Ronen’s ultimate success is to leave both pasts behind him. He bequeaths his tour to that more practical-minded roomie and leaves his father to stop expecting his son to live at his beck and call.  Ronen leaves the death-echoes of the street for a bright-blue escape to the Dead Sea. Getting into that swim implicitly promises his renewed connection with the  Asia. 
Asia is immediately attracted to Ronen’s seriousness and gravity, which seem a challenge to her characteristic exuberance and joy. Yet her enigmatic sombre close-up in their first bed scene suggests she too carries a cognate gravitas. She has brought hers under control. Still, the insecurity is there, as we see in her brittleness when Ronen responds sleepily to the first breakfast she makes him.
     Asia is a student in architecture. Her term paper is a study comparing the modern and the old Jaffa Street. That’s Ronen’s territory too. But where he obsesses on the past she strides into the constructive future. At the end we hope she is still there for him. Yes or no, he's finally taking his plunge away from the haunting past.  
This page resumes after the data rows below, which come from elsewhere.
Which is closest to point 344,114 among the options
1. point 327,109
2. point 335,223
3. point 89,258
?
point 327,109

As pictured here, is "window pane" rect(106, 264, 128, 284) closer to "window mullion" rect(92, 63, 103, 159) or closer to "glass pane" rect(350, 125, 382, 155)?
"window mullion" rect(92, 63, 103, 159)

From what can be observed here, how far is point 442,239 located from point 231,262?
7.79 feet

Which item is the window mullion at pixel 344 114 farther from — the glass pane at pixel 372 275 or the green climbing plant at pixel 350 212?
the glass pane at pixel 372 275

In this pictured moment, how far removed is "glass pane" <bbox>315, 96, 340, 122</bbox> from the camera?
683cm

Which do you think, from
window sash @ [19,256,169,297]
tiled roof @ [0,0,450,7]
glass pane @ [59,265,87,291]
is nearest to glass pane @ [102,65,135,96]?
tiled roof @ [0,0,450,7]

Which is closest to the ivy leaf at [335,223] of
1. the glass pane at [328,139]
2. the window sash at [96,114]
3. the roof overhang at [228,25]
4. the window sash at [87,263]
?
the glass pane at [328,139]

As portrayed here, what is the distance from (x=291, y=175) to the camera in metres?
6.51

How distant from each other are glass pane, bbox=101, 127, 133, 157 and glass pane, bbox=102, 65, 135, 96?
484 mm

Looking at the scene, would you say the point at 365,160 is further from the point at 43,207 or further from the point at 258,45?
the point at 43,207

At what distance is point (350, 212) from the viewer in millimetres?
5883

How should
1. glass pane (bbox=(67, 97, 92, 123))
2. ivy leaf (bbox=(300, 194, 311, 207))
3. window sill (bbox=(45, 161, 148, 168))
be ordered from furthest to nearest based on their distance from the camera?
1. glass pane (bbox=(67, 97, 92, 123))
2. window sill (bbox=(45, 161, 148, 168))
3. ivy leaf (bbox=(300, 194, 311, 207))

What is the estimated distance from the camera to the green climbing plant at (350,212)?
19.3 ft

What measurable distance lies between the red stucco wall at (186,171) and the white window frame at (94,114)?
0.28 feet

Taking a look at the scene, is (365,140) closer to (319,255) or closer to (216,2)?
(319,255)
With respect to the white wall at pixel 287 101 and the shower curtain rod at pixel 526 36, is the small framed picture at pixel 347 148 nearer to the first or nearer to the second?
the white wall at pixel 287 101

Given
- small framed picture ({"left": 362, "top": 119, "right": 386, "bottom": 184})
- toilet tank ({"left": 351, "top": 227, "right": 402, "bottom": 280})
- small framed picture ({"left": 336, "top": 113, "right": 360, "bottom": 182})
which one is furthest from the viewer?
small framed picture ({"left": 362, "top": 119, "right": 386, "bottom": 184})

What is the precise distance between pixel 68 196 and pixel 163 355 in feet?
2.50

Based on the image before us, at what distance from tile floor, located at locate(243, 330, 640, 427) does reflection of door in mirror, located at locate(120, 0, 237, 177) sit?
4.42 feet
      Ronen is abetted by a young Japanese man who initially takes his terrorist tour, then brings others and ends up a volunteer aide on all the tours. As the Japanese are attracted to the tour of terrorist attacks they carry associations of their own atomic past. Moreover, this group is there because they love Israel. They even perform a Hebrew song. This is Israel freed from its religious past and from its neighbouring  threats. The Japanese love Israel for what it is, an impressive modern achievement risen from the ashes of tragedy. This broader context may explain the echo of the Japanese warrior in Ronen's name.